I can't blame them: it is self-centred, unreasonable, intolerable - and very, very lonely.

I wonder if I will make it through my first year of 'retirement'.

Friday, October 3, 2008

Moving into the next stage....

The last week of the school term started on the Saturday with the music school's annual concert, and foolishly perhaps, I had volunteered to act as stage manager - or Stage Bitch, as I prefer to be known. It made for a long day, as we had to be in town (45 minutes drive) by 7 am to set things up and for rehearsal. We did come home in the middle of the day for 3 hours, but had to be back at 4 pm for more set up prior to the concert starting at 5 pm. After it finished at 7.30, there was pack up - and then unpacking again, back at the university, with drums, marimbas, electric piano and more, to be put away in the storeroom. It was a relief to go upstairs to the staff after gathering for food and drink. We finally got home at 11 pm. It was a great concert, and I got to watch J playing his trumpet with the jazz group - he has come so far. Of course M and I also played with the marimba group, along with our teacher - our son, J. There was a degree of sadness though, as after 19 years, my connection to the music school has come to an end. Next year J will be at university and probably flatting in town - and I will be growing into my next life stage too.

The rest of the week was full of album making and wedding (see previous blog post), until Sunday when we went and collected two of our grandchildren, T 6 1/2 and E nearly 5. I'm not sure I'm ready for this new stage in my life! I love them dearly, they are a lot of fun - but tiring! I must be getting old, as I can't even begin to imagine how I raised four kids without dying of exhaustion. E stayed for 2 nights, but T stayed an extra two nights, and I found that easier to manage.

On Tuesday afternoon, after E had gone, T and I drove to Bridal Veil Falls, 10 minutes down the road, and walked to the bottom of the falls and back.


On the path, T was fascinated by fallen nikau leaves, the strange roots, tree stumps, and odd angles some trees were growing on.


On Wednesday we spent a few hours finger painting, making paste papers (one of my favourite things to do), and making necklaces and bracelets out of beads. The following day we used one of the paste papers that T had made to make a book. T folded pages, and sewed the book together - do I have an apprentice, I wonder?
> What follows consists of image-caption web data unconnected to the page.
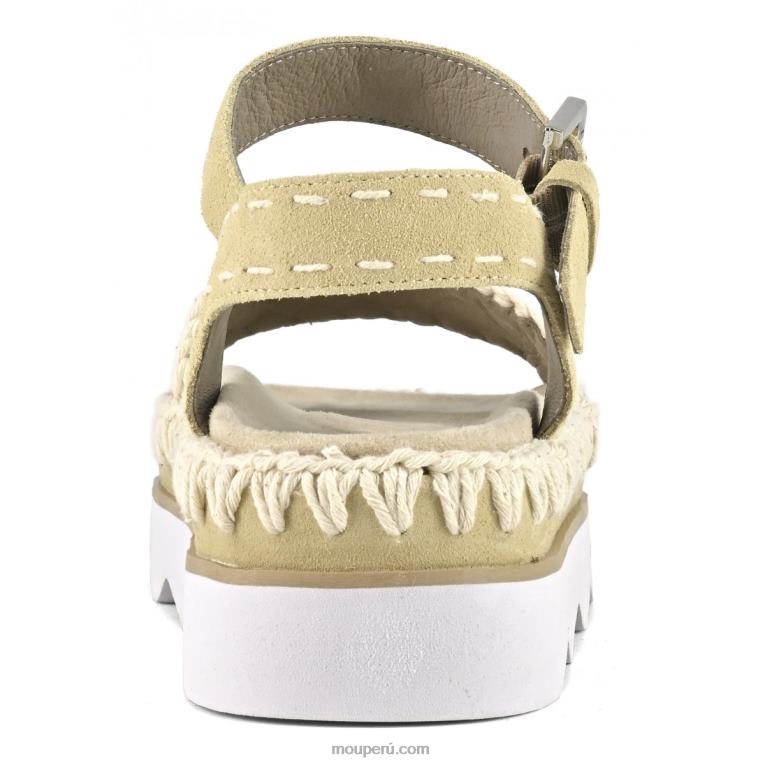 sandalia bio alta eva mujer 8DRXZ168 natural Mou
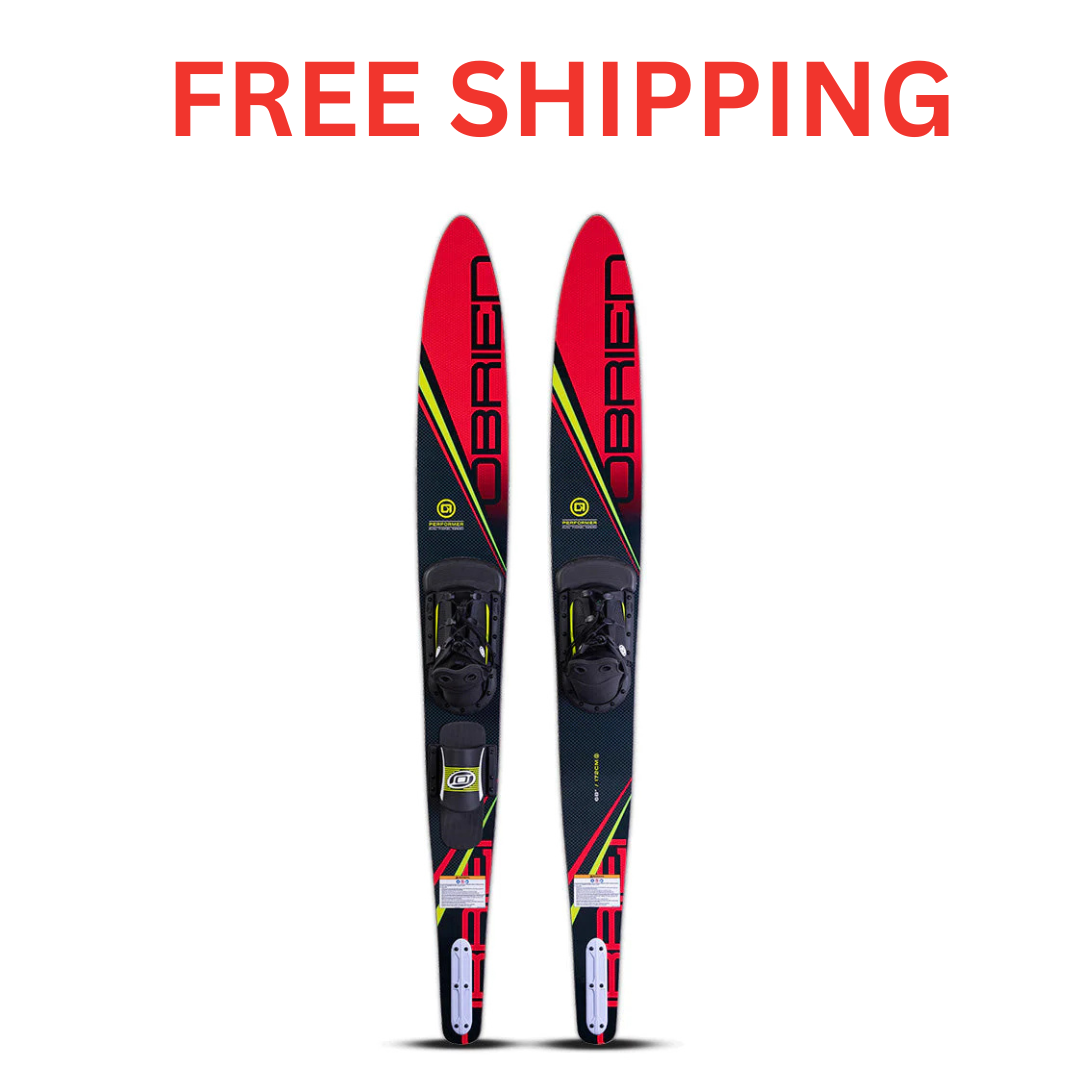 O'BRIEN PERFORMER COMBO SKIS WITH X-8 BINDINGS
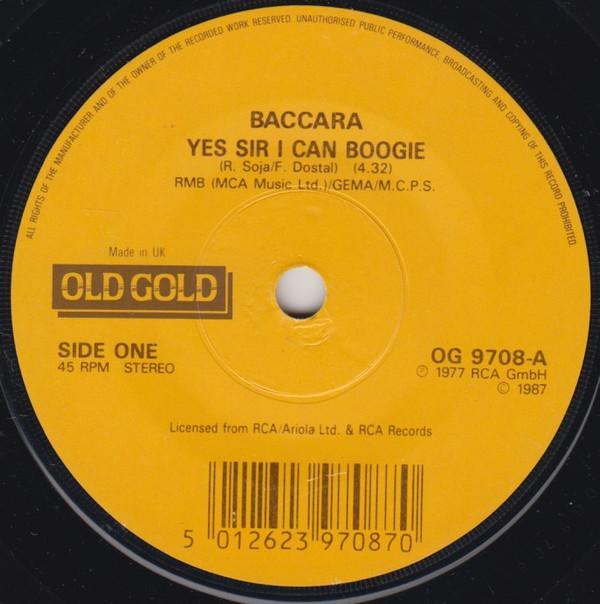 Baccara - Yes Sir, I Can Boogie / Sorry I'm A Lady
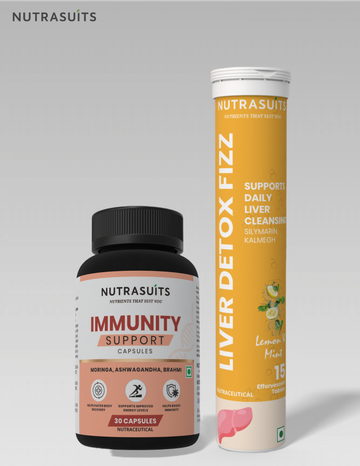 Nutrasuits Immunity Support & Liver Detox Fizz Combo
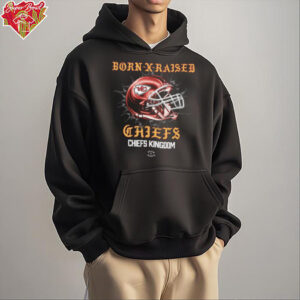 Born X Raised Kansas City Chiefs Helmet Tee Shirt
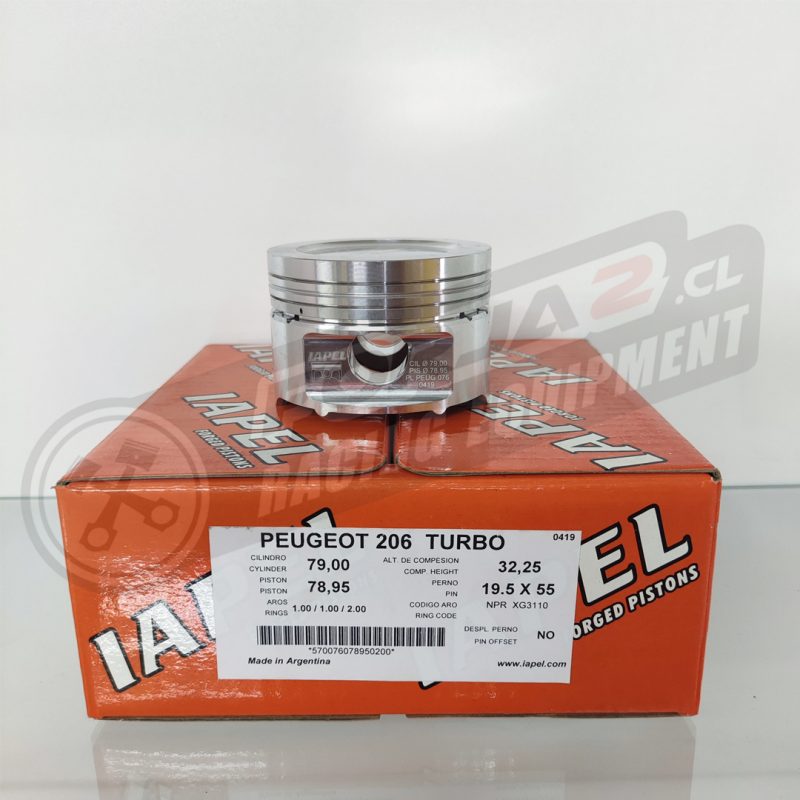 Pistones Forjados Iapel PSA 1.6 turbo 79mm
Wednesday, October 1, 2008

and they lived happily ever after......

One of my oldest friends got married on Saturday. A few years ago I wept when she left the country to live in Thailand for a while and Saturday saw me in tears again. This time it was happiness though. She has had a hard life, with her son getting leukemia when he was just 3 years old and her daughter still a small baby, and her marriage subsequently breaking up.

However she rises to the occasion - even when the occasion goes on for years! Her faith in God has helped her, even though I, a born-again atheist, cannot understand it, and she is the sort of person who I consider a 'real' Christian.

Her son is now flatting and has a job he enjoys. Her daughter is married with two children, and pregnant with her third. And E herself has now found well-deserved happiness with an intelligent, humorous, kind man. I am so happy for them both.

A few months ago Jeff and I went and helped E and her daughter put together the wedding invitations and I took the scraps home so that I could make them a matching wedding album.